<野鯉餌−基本からの考察>
第一章では、野鯉の身体構造こそが、野鯉釣りの基礎であると書きました。そこで、今回は野鯉釣りの要素の中で、最初に野鯉と触れ合うものについて述べてみたいと思います。 それは、すなわちエサです。
<雑食の王者−野鯉>
釣り人に、大物が釣れたよと言うと、まづ最初に聞いてくるのがどこで釣れたのかという事です。そして次に聞いてくるのが、釣れたエサは何かという事です。そのくらい、釣り人にとって餌というのは重大であり、関心を引く的なのですが、野鯉釣りでもそれは同じ事で、場所と餌さえ解れば、あとはもう大物を釣ったような気分の釣り人も少なくありません。
昔の釣り人は、『餌に鍵を掛ける』という言葉を産み出すほど、釣り餌については大切に思い、苦心していたようです。今でも、釣り人の中にはマル秘のエサだといって、自分の餌を隠そうとする人もいるようですが、それほど野鯉釣りにおいてはどんな餌を使うかという事が重要視されてきました。
そして今でも野鯉ほど、釣り人をエサについて悩ませる魚種は、他に無いのではないでしょうか。
いわゆる亜熱帯性の淡水魚とされながら、日本全国の至る所に住み着いて、真冬には結氷するような水温の低い高地の湖から、海水の混じる汽水域、また、とても魚が住めるとは思えない汚水にまで順応して生息しています。
そこでは当然、環境に応じて餌の種類も変化し、野鯉はそれに順応してさまざまな餌を食べています。その食べられるものなら何でも食べるという食性が、野鯉の強靭な順応性を育てたと言っても過言ではないと思います。
水底に生息する貝類・環虫類・甲殻類の動物性のものから、地上から落下した稲・麦・木の実等の果実や雑穀類、そして人間の垂れ流す残飯等、まさしく野鯉は雑食の王様とも言えます。
釣り人の最大の関心事は、この無限に近い多種多様の餌の中からいかに選択し、いかに使うかという事にあります。
それでは、野鯉の餌にはどんな種類の餌があるのでしょうか。ここでは、その種類と性質を分析して、野鯉の食性から釣り餌としての可能性を探ってみたいと思います。
<野鯉の食性>
そのためには、野鯉の食性における基本を理解する必要があります。基本というと、あまり重視しないで末端の応用論ばかり目を向ける人が多いようですが、基本がしっかりしていないと正しい思考ができず、応用もできません。
_ _ _ _ _
やること:
• 1. 野鯉の餌についての文章では、大物が釣れたと言ったときに釣り人がまず最初に聞いてくるのは何だと書かれていますか。
• 2. 野鯉の餌についての文章から、「<野鯉餌−基本からの考察>」のある語句から書き始め、「の釣り人も少なくありません。」まで来たらそこで止めて、一字も変えずに抜き出してください。

データ行:
_ _ _ _ _
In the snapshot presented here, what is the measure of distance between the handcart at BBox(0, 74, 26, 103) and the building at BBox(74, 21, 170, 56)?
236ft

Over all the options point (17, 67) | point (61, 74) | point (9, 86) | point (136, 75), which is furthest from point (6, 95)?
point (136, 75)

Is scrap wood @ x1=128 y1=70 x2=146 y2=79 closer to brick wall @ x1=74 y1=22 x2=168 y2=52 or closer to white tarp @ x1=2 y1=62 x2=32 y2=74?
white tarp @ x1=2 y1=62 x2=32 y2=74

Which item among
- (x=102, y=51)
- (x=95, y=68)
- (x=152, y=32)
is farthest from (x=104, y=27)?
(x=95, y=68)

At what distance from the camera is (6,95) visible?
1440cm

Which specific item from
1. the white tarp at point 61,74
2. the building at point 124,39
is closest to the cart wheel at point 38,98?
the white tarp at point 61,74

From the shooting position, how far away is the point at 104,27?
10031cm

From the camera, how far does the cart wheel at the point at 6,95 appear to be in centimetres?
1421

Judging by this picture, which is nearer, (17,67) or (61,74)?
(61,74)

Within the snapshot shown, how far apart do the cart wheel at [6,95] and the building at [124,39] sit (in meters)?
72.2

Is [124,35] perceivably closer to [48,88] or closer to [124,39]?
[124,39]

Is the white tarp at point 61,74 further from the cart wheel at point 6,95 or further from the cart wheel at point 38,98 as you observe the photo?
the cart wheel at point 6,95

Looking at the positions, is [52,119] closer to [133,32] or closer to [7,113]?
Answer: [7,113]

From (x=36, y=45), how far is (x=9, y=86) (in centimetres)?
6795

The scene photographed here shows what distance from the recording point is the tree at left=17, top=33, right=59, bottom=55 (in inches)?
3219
_ _ _ _ _
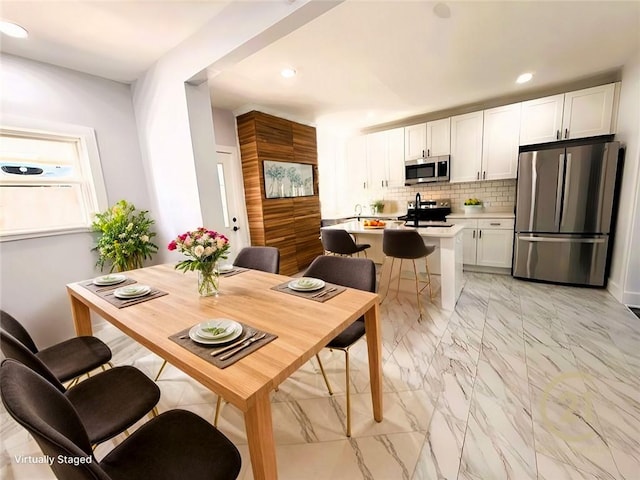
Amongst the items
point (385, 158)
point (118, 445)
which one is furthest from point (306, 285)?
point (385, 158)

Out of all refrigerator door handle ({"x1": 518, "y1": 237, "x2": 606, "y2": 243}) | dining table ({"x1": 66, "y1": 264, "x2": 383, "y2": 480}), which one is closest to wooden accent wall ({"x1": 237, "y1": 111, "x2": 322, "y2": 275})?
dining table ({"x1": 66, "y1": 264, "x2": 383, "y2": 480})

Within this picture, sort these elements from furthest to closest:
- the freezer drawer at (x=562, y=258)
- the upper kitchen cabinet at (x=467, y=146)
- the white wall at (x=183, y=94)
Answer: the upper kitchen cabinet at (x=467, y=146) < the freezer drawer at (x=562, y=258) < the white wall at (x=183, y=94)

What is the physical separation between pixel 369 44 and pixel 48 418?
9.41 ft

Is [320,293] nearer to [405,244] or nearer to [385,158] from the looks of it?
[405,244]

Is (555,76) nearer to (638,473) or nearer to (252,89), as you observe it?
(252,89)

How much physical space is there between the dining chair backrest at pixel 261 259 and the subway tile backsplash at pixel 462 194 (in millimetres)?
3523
_ _ _ _ _
回答全文:
• 1. どこで釣れたのかという事です。

• 2.
<野鯉餌−基本からの考察>
第一章では、野鯉の身体構造こそが、野鯉釣りの基礎であると書きました。そこで、今回は野鯉釣りの要素の中で、最初に野鯉と触れ合うものについて述べてみたいと思います。 それは、すなわちエサです。
<雑食の王者−野鯉>
釣り人に、大物が釣れたよと言うと、まづ最初に聞いてくるのがどこで釣れたのかという事です。そして次に聞いてくるのが、釣れたエサは何かという事です。そのくらい、釣り人にとって餌というのは重大であり、関心を引く的なのですが、野鯉釣りでもそれは同じ事で、場所と餌さえ解れば、あとはもう大物を釣ったような気分の釣り人も少なくありません。